The Bernoulli GLM from “Inferring causal connectivity from pairwise recordings and optogenetics”.

This is a Generalized Linear Model with a logit link function and a Bernoulli distributed response. Intuitively, it passes the input to each neuron through a sigmoid nonlinearity to get a probability of firing and samples spikes from the resulting Bernoulli distribution.

More formally, the model can be broken into three steps, each of which is implemented as a separate method in this class:

\[g_i(t+1) = \sum_{\tau=0}^{T-1} \left(X_i(t-\tau)ref(\tau) + r\sum_{j \in \mathcal{N}(i)} (W_0)_{j, i} X_j(t-\tau) c(\tau)\right) + \mathcal{E}_i(t+1)\]

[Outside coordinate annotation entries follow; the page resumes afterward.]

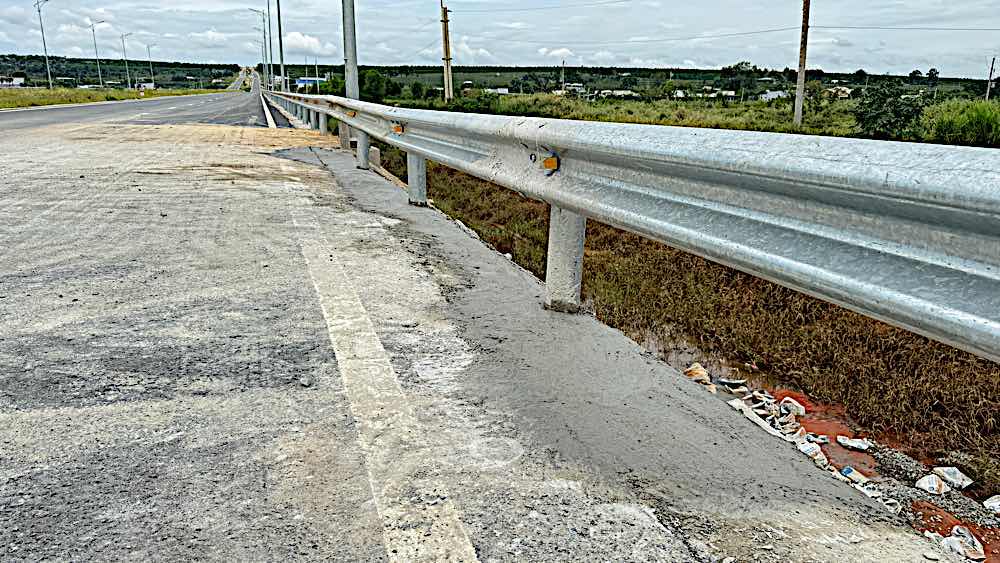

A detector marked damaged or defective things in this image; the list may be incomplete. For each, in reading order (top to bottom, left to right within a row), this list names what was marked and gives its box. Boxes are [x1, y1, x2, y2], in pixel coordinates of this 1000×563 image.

cracked asphalt road [0, 94, 952, 560]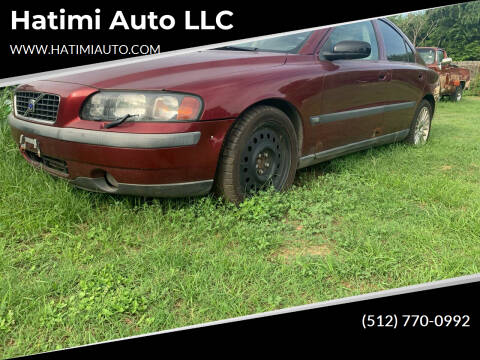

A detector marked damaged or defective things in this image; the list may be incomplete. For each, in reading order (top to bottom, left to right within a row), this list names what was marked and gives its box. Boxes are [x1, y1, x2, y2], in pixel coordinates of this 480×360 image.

rusty junked car [9, 19, 438, 202]
rusty junked car [416, 46, 468, 101]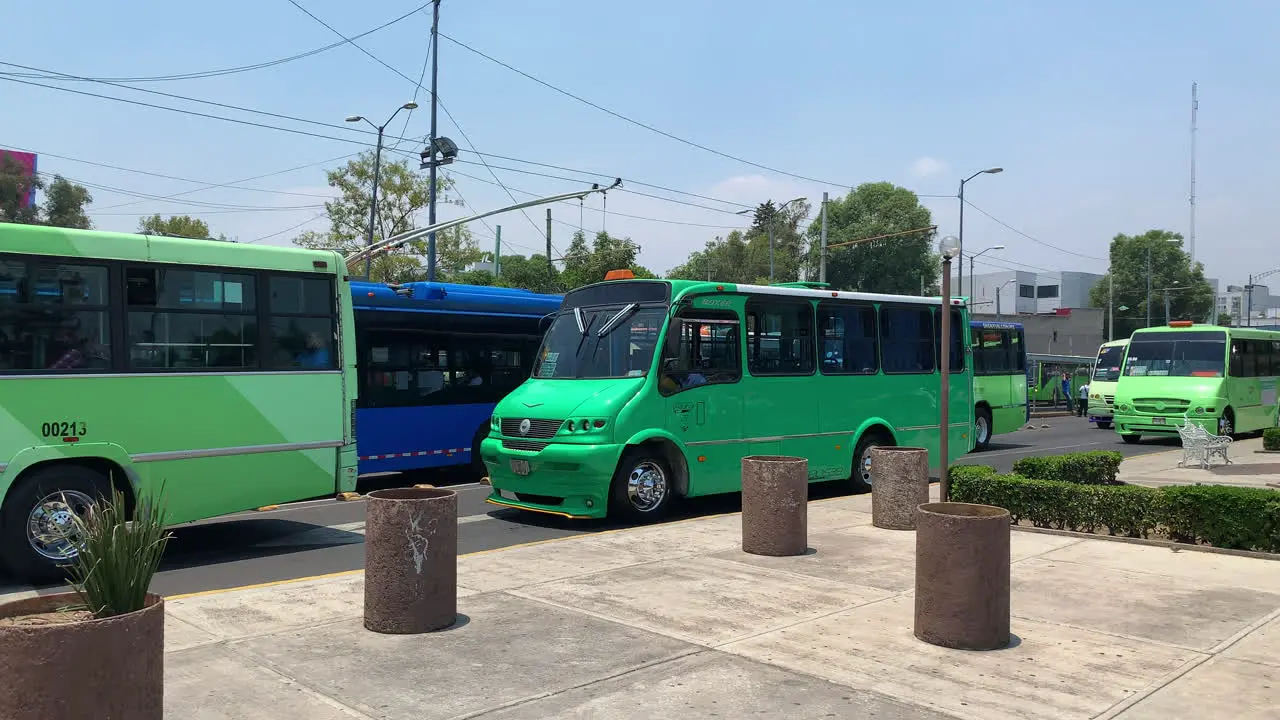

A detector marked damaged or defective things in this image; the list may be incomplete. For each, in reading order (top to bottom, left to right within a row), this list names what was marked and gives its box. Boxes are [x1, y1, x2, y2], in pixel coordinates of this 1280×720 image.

rusty concrete bollard [363, 484, 458, 630]
rusty concrete bollard [737, 453, 803, 556]
rusty concrete bollard [870, 445, 931, 530]
rusty concrete bollard [916, 499, 1013, 650]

\[p_i(t+1) = \sigma(g_i(t+1) - \theta) \Delta t\]

\[X_i(t+1) \sim \text{Bernoulli}(p_i(t+1))\]

The first equation is implemented in the input() method and gives us the input to the neuron \(i\) at time \(t+1\) as a sum of the refractory, synaptic and external inputs. The refractory input is calculated by convolving the spike history of the neuron itself with a refractory filter \(ref\), the synaptic input is obtained by convolving the spike history of the neuron’s neighbors with the coupling filter \(c\), weighted by the synaptic weights \(W_0\), and the exteral input is given by evaluating an external input function \(\mathcal{E}\) at time \(t+1\).

The second equation is implemented in non_linearity() which computes the probability that the neuron \(i\) spikes at time \(t+1\) by passing its input \(g_i(t+1)\) through a sigmoid nonlinearity with threshold \(\theta\). The probability is then scaled by the time step size \(\Delta t\) to get the probability of spiking in an interval of length \(\Delta t\).

Finally, the third equation is implemented in emit_spikes() which samples the spike of the neuron \(i\) at time \(t+1\) from the Bernoulli distribution with probability \(p_i(t+1)\).

Parameters

theta (float) – The threshold activation \(\theta\) above which the neurons spike with probability > 0.5. (tunable)
dt (float) – The time step size \(\Delta t\) in milliseconds.
coupling_window (int) – Length of the coupling window \(c_w\) in time steps
alpha (float) – The decay rate \(\alpha\) of the negative activation during the relative refractory period (tunable)
abs_ref_scale (int) – The absolute refractory period of the neurons \(A_{ref}\) in time steps
abs_ref_strength (float) – The large negative activation \(abs\) added to the neurons during the absolute refractory period
rel_ref_scale (int) – The relative refractory period of the neurons \(R_{ref}\) in time steps
rel_ref_strength (float) – The negative activation \(rel\) added to the neurons during the relative refractory period (tunable)
beta (float) – The decay rate \(\beta\) of the weights. (tunable)
r (float) – The scaling of the recurrent connections. (tunable)
rng (torch.Generator) – The random number generator for sampling from the Bernoulli distribution.

input(edge_index: torch.Tensor, W: torch.Tensor, state: torch.Tensor, t=- 1) → torch.Tensor[source]

Computes the input at time step t+1 by adding together the synaptic input from neighboring neurons and the stimulus input.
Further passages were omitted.